Exercise instructions:
Your answer should be an exact copy of the lines from the one holding "Remove the receiver" to the end of the material below, pictures left out.
>>>>>
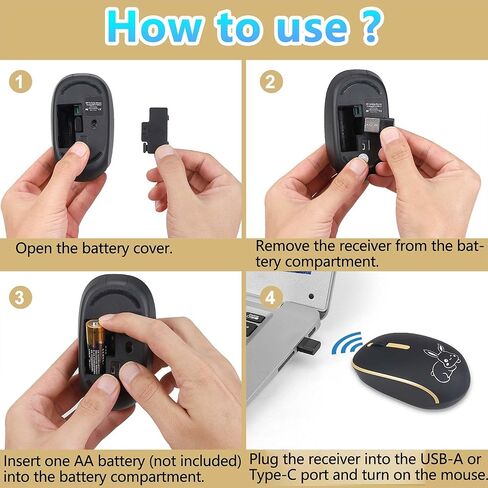 How to use ?

1

Open the battery cover.

2

Remove the receiver from the battery compartment.

3

Insert one AA battery (not included) into the battery compartment.

4

Plug the receiver into the USB-A or Type-C port and turn on the mouse.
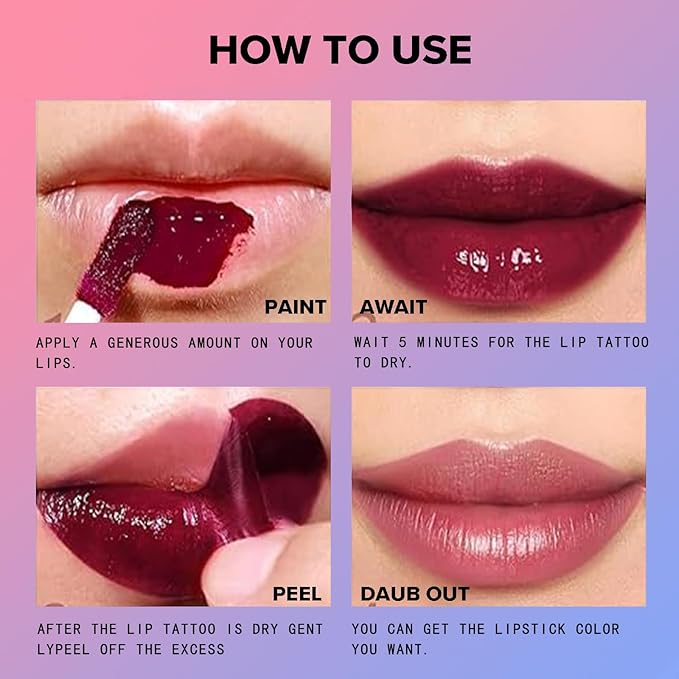 HOW TO USE

PAINT

APPLY A GENEROUS AMOUNT ON YOUR LIPS.

AWAIT

WAIT 5 MINUTES FOR THE LIP TATTOO TO DRY.

PEEL

AFTER THE LIP TATTOO IS DRY GENT LYPEEL OFF THE EXCESS

DAUB OUT

YOU CAN GET THE LIPSTICK COLOR YOU WANT.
<<<<<
Reply:
Remove the receiver from the battery compartment.

3

Insert one AA battery (not included) into the battery compartment.

4

Plug the receiver into the USB-A or Type-C port and turn on the mouse.
 HOW TO USE

PAINT

APPLY A GENEROUS AMOUNT ON YOUR LIPS.

AWAIT

WAIT 5 MINUTES FOR THE LIP TATTOO TO DRY.

PEEL

AFTER THE LIP TATTOO IS DRY GENT LYPEEL OFF THE EXCESS

DAUB OUT

YOU CAN GET THE LIPSTICK COLOR YOU WANT.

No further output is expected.